▶ [What you are asked to do]
Please recast all the rows below as a numbered list, skipping blank lines and leaving out the pictures.

▶ [Raw data]
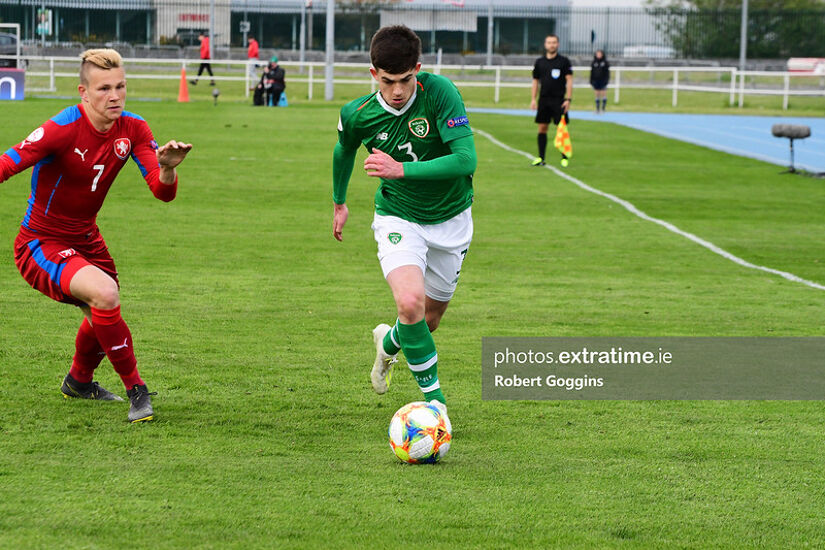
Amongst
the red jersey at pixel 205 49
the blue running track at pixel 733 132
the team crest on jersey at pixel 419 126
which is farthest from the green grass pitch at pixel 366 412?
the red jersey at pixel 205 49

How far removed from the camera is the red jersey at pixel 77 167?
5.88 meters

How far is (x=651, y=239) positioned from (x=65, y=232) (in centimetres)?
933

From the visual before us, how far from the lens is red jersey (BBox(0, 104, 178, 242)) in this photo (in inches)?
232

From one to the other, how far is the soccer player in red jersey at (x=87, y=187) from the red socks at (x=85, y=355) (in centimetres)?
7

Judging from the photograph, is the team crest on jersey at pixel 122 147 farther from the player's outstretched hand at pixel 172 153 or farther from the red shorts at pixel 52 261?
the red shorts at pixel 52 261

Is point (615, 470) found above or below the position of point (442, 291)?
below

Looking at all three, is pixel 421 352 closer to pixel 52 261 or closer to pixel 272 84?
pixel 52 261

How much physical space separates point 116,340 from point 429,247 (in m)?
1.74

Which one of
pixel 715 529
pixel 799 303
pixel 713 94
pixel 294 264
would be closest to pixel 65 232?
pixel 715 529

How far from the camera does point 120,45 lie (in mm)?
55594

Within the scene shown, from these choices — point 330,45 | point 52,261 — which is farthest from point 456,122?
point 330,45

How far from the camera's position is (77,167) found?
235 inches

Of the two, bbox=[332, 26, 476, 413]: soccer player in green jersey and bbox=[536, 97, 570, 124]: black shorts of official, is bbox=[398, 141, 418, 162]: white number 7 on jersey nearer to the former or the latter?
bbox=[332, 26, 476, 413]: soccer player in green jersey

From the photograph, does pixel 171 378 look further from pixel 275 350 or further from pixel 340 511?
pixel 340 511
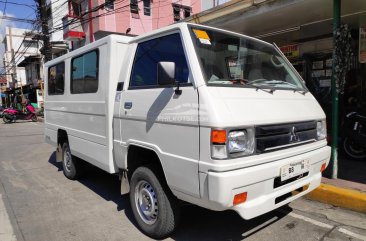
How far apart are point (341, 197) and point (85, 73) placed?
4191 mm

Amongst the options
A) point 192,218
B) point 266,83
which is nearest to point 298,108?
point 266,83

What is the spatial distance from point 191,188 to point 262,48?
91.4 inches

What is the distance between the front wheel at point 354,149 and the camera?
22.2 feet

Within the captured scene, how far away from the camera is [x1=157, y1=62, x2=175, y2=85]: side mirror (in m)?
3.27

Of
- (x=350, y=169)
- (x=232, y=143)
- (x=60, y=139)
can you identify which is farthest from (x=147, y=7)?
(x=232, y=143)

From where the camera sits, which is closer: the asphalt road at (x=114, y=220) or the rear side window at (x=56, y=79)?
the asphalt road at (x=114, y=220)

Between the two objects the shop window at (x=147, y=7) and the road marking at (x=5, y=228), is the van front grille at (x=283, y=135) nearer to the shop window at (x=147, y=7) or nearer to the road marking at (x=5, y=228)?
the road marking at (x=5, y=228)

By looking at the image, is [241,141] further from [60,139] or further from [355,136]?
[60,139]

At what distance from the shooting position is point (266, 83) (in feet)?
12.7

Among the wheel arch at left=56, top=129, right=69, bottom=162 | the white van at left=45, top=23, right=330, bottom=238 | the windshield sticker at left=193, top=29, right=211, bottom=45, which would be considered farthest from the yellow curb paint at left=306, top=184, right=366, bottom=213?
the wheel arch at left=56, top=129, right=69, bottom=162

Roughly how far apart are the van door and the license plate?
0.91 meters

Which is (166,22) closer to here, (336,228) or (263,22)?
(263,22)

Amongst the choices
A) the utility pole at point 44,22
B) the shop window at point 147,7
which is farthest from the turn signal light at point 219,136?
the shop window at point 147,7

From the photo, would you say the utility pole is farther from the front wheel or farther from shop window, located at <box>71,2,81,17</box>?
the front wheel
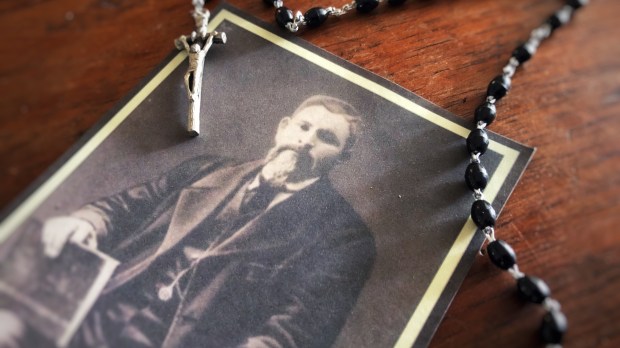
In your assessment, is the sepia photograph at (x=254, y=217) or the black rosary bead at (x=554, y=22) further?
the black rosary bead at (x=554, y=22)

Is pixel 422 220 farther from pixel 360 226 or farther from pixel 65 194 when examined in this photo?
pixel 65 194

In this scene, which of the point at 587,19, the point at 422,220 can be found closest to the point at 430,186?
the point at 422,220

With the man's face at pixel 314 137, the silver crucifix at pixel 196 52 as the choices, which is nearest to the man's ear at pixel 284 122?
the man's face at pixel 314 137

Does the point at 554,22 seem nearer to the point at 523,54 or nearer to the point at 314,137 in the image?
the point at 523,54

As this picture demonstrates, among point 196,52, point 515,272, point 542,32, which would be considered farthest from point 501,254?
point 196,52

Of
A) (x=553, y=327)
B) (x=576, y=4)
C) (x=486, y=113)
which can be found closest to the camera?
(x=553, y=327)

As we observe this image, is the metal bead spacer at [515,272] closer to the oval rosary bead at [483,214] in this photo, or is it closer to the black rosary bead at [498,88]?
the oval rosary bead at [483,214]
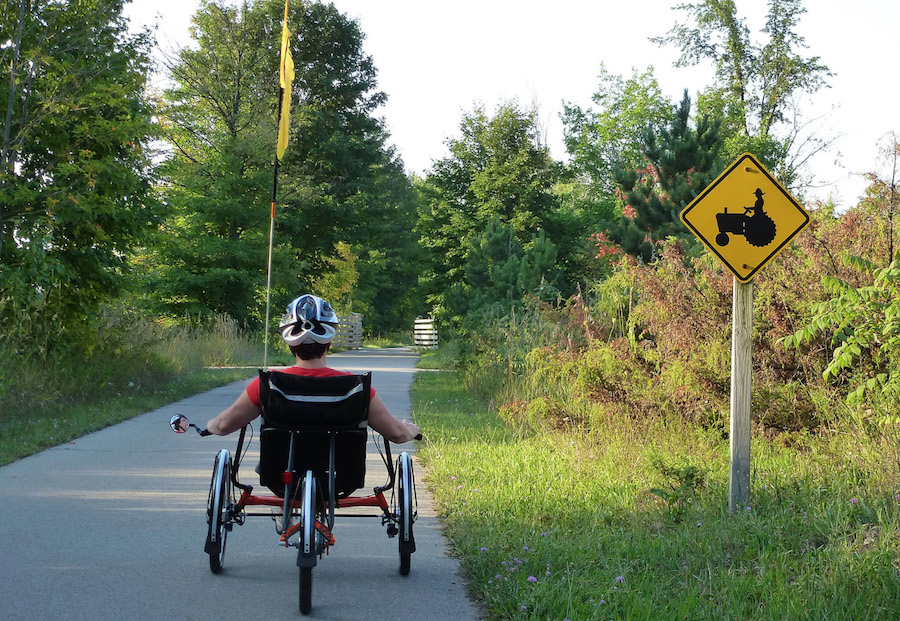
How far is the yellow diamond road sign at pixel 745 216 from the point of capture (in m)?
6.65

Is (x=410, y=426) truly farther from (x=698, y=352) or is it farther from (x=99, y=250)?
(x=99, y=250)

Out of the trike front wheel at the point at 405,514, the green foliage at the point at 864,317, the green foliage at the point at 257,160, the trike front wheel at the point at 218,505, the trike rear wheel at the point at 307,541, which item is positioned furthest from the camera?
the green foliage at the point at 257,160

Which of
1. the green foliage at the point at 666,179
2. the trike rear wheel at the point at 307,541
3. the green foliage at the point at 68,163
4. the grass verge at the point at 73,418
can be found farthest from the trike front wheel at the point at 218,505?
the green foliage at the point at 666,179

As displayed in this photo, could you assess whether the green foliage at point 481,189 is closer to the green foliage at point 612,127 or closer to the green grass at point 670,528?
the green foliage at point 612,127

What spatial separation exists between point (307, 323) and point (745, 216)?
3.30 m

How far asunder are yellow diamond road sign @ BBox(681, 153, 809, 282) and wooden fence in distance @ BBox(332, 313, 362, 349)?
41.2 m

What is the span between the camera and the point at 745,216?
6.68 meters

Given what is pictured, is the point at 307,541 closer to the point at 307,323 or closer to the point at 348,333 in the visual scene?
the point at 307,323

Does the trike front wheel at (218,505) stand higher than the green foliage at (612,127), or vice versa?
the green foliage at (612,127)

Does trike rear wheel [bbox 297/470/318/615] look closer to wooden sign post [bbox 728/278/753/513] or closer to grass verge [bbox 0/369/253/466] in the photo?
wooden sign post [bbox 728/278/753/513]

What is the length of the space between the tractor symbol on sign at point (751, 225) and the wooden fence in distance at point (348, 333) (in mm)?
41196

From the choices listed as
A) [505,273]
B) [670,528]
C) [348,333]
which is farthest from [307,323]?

▶ [Exercise output]
1. Amongst
2. the red jersey at pixel 205 49
3. the blue running track at pixel 733 132
4. the team crest on jersey at pixel 419 126
5. which is farthest from the green grass pitch at pixel 366 412?
6. the red jersey at pixel 205 49
7. How far removed from the camera is the red jersey at pixel 77 167?
8. 5.88 meters
9. How far is (x=651, y=239) positioned from (x=65, y=232) (in centimetres)?
10. 933
11. From the visual before us, how far from the lens is red jersey (BBox(0, 104, 178, 242)) in this photo (in inches)?
12. 232
13. From one to the other, how far is the soccer player in red jersey at (x=87, y=187) from the red socks at (x=85, y=355) (in centimetres)?
14. 7
15. Judging from the photograph, is the team crest on jersey at pixel 122 147 farther from the player's outstretched hand at pixel 172 153 or farther from the red shorts at pixel 52 261?
16. the red shorts at pixel 52 261
17. Is point (615, 470) found above or below the position of point (442, 291)?
18. below
19. Looking at all three, is pixel 421 352 closer to pixel 52 261 or closer to pixel 272 84?
20. pixel 52 261
21. How much physical space separates point 116,340 from point 429,247 (in m)?
22. 1.74
23. Which one of
24. pixel 715 529
25. pixel 799 303
26. pixel 713 94
27. pixel 294 264
28. would be closest to pixel 65 232?
29. pixel 715 529
30. How far from the camera does point 120,45 lie (in mm)?
31. 55594
32. Within the scene shown, from these choices — point 330,45 | point 52,261 — which is farthest from point 456,122?
33. point 330,45
34. How far from the camera's position is (77,167) found?
35. 235 inches
36. Of the two, bbox=[332, 26, 476, 413]: soccer player in green jersey and bbox=[536, 97, 570, 124]: black shorts of official, is bbox=[398, 141, 418, 162]: white number 7 on jersey nearer to the former or the latter?
37. bbox=[332, 26, 476, 413]: soccer player in green jersey
38. From the photograph, does pixel 171 378 look further from pixel 275 350 or further from pixel 340 511?
39. pixel 340 511
40. How far apart are point (341, 197) and point (85, 73) placed?
41. 4191 mm
42. Amongst the options
43. A) point 192,218
44. B) point 266,83
45. which is nearest to point 298,108?
46. point 266,83
47. What is the spatial distance from point 191,188 to point 262,48?
48. 91.4 inches
49. What is the distance between the front wheel at point 354,149 and the camera?
50. 22.2 feet
51. Within the captured scene, how far away from the camera is [x1=157, y1=62, x2=175, y2=85]: side mirror (in m)?
52. 3.27
53. Of
54. - (x=350, y=169)
55. - (x=232, y=143)
56. - (x=60, y=139)
57. can you identify which is farthest from (x=147, y=7)?
58. (x=232, y=143)
59. From where the camera sits, which is closer: the asphalt road at (x=114, y=220) or the rear side window at (x=56, y=79)?
60. the asphalt road at (x=114, y=220)
61. Between the two objects the shop window at (x=147, y=7) and the road marking at (x=5, y=228), is the van front grille at (x=283, y=135) nearer to the shop window at (x=147, y=7) or nearer to the road marking at (x=5, y=228)?
62. the road marking at (x=5, y=228)
63. By looking at the image, is [241,141] further from [60,139] or further from [355,136]?
64. [60,139]
65. At what distance from the shooting position is point (266, 83) (in feet)?
66. 12.7
67. Among the wheel arch at left=56, top=129, right=69, bottom=162 | the white van at left=45, top=23, right=330, bottom=238 | the windshield sticker at left=193, top=29, right=211, bottom=45, which would be considered farthest from the yellow curb paint at left=306, top=184, right=366, bottom=213?
68. the wheel arch at left=56, top=129, right=69, bottom=162
69. Roughly how far apart are the van door and the license plate?
70. 0.91 meters
71. Which is (166,22) closer to here, (336,228) or (263,22)?
72. (263,22)
73. Amongst the choices
74. A) the utility pole at point 44,22
75. B) the shop window at point 147,7
76. which is farthest from the turn signal light at point 219,136?
77. the shop window at point 147,7
78. From the photo, would you say the utility pole is farther from the front wheel or farther from shop window, located at <box>71,2,81,17</box>?
79. the front wheel
80. In your assessment, is the sepia photograph at (x=254, y=217) or the black rosary bead at (x=554, y=22) further?
81. the black rosary bead at (x=554, y=22)
82. Is pixel 422 220 farther from pixel 360 226 or farther from pixel 65 194 when examined in this photo?
83. pixel 65 194
84. In this scene, which of the point at 587,19, the point at 422,220 can be found closest to the point at 430,186?
85. the point at 422,220
86. With the man's face at pixel 314 137, the silver crucifix at pixel 196 52 as the choices, which is nearest to the man's ear at pixel 284 122?
87. the man's face at pixel 314 137
88. Does the point at 554,22 seem nearer to the point at 523,54 or nearer to the point at 314,137 in the image?
89. the point at 523,54
90. As this picture demonstrates, among point 196,52, point 515,272, point 542,32, which would be considered farthest from point 501,254?
91. point 196,52
92. Of
93. A) (x=553, y=327)
94. B) (x=576, y=4)
95. C) (x=486, y=113)
96. which can be found closest to the camera?
97. (x=553, y=327)
98. As we observe this image, is the metal bead spacer at [515,272] closer to the oval rosary bead at [483,214] in this photo, or is it closer to the black rosary bead at [498,88]?
99. the oval rosary bead at [483,214]
100. How far is the yellow diamond road sign at pixel 745 216 from the point of capture (in m)?
101. 6.65
102. Is (x=410, y=426) truly farther from (x=698, y=352) or is it farther from (x=99, y=250)?
103. (x=99, y=250)
104. Out of the trike front wheel at the point at 405,514, the green foliage at the point at 864,317, the green foliage at the point at 257,160, the trike front wheel at the point at 218,505, the trike rear wheel at the point at 307,541, which item is positioned furthest from the camera?
105. the green foliage at the point at 257,160
106. Which of
107. 1. the green foliage at the point at 666,179
108. 2. the trike rear wheel at the point at 307,541
109. 3. the green foliage at the point at 68,163
110. 4. the grass verge at the point at 73,418
111. can be found farthest from the trike front wheel at the point at 218,505?
112. the green foliage at the point at 666,179
113. As displayed in this photo, could you assess whether the green foliage at point 481,189 is closer to the green foliage at point 612,127 or closer to the green grass at point 670,528?
114. the green foliage at point 612,127
115. What spatial separation exists between point (307, 323) and point (745, 216)?
116. 3.30 m
117. How far asunder are yellow diamond road sign @ BBox(681, 153, 809, 282) and wooden fence in distance @ BBox(332, 313, 362, 349)?
118. 41.2 m
119. What is the span between the camera and the point at 745,216?
120. 6.68 meters
121. Given what is pictured, is the point at 307,541 closer to the point at 307,323 or closer to the point at 348,333 in the visual scene?
122. the point at 307,323
123. Does the trike front wheel at (218,505) stand higher than the green foliage at (612,127), or vice versa?
124. the green foliage at (612,127)
125. Does trike rear wheel [bbox 297/470/318/615] look closer to wooden sign post [bbox 728/278/753/513] or closer to grass verge [bbox 0/369/253/466] in the photo?
126. wooden sign post [bbox 728/278/753/513]
127. What is the length of the space between the tractor symbol on sign at point (751, 225) and the wooden fence in distance at point (348, 333) (in mm)?
128. 41196
129. From the choices listed as
130. A) [505,273]
131. B) [670,528]
132. C) [348,333]
133. which is farthest from [307,323]?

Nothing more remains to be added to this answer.